_Tasks and exercises_
(1) In the article on the fiduciary/suitability debate, where was Arthur Laby's most recent paper discussed?
(2) Continue the article on the fiduciary/suitability debate, starting after its last sentence.
━━ Document ━━
Anyone who wants to understand the legal context of the fiduciary/suitability debate should read the lucid, non-partisan papers written about it by Rutgers University law professor Arthur Laby. The most recent one was discussed at the Pension Research Council’s symposium last May and published by the PRC last month.
Before reading them, I had not thought much about the meaning of the compound term, “broker-dealer.’ But the hyphen is apparently where all the trouble lies (though Laby’s paper doesn’t say this in so many words). Laby also traces the origins of this high-stakes turf war, which is as old as the SEC.
As I personally have watched (off and on, I must admit) the debate over “harmonization”— i.e., the uniform application of the “fiduciary” standard to anyone who charges for financial advice, including brokers who have recently switched from commissions to asset-based fee compensation—my attention has dwelled on the question of whether the a broker operating under the suitability rule might act in his or her own interest instead of the client’s.
After reading Laby’s paper, I felt naive for having missed what now seems obvious. Laby lasers on the question of whether a broker-dealer and its representatives can ever meet a fiduciary standard as long as the business includes proprietary trading. He reasons that when the rep is selling a product that the company deals in (or has underwritten), the rep can’t serve the client and the company equally well.
“The real problem is that firms are permitted to act as both brokers and dealers,” Laby writes, explaining that “Brokers often sell securities from their own accounts to customers, and they also buy securities for their own accounts from customers, either as a market maker in particular securities or as a market participant seeking to generate trading profits. Engaging in this trading activity is the very definition of dealer in the Exchange Act [of 1934].”
Laby adds, “Resolving the issue of principal trading is one of the great difficulties in finding a way forward in achieving harmonization. On the one hand, any broker-dealer that provides advice should be required to act in the best interest of the client to whom the advice is given. On the other hand, imposing a fiduciary duty on dealers is inconsistent, or not completely consistent, with the dealer’s role. A dealer’s profit is earned to the detriment of his trading partner, the very person to whom the dealer would owe a fiduciary obligation.”
━━━
━━ Supplied records ━━
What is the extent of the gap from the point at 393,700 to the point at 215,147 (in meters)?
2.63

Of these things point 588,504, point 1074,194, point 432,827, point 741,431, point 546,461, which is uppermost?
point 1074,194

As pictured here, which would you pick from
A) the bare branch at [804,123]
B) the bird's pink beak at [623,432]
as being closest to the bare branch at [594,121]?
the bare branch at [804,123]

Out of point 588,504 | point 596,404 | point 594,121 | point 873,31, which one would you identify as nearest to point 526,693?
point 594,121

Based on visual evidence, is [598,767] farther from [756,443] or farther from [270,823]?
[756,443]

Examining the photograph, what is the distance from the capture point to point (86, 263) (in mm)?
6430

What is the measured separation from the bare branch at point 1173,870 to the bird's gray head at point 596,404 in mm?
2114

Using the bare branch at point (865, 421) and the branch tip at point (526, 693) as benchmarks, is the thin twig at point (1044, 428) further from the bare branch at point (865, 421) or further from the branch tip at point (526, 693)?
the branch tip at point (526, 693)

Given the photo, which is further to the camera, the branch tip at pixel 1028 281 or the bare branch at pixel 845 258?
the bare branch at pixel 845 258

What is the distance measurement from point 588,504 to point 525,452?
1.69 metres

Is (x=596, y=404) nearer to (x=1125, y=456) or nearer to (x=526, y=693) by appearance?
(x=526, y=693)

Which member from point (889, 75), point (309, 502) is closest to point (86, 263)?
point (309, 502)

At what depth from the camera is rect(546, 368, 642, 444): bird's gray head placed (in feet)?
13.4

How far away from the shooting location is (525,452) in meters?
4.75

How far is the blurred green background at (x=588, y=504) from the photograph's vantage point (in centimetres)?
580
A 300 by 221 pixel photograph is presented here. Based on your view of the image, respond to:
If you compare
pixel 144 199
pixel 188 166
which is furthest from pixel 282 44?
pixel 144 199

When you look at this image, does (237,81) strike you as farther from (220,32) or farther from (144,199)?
━━━
_Responses in order_
(1) It was discussed at the Pension Research Council's symposium last May.

(2)
This sort of conflict, for instance, was at the heart of the SEC’s complaint against Goldman Sachs—a broker, a dealer and an underwriter—after the financial crisis. At the time, there was widespread consternation that Goldman Sachs advisors could be advising clients to buy collateralized debt obligations when, for another client, Goldman Sachs’ financial engineers were tailoring a high-tech credit default swap to pay off when the same CDOs plummeted in value.
But, wait. In his paper, Laby, for some reason, didn’t distinguish between the wirehouses, which own their own broker-dealers, and what I think of as independent broker-dealers. Yet it seems hard to equate them all, because they don’t all do prop-trading. Raymond James is an independent broker-dealer that also does underwriting. It has both captive brokers and independent advisors who trade through Raymond James. LPL Financial, by contrast, doesn’t do underwriting or proprietary trading. As one LPL advisor said on his site: “LPL Financial does not engage in the business practices of investment banks or provide other alternative financial services. They do not engage in market-making activities trading out of their own inventory, which means they do not hold any securities on their balance sheet that are open to market risk.”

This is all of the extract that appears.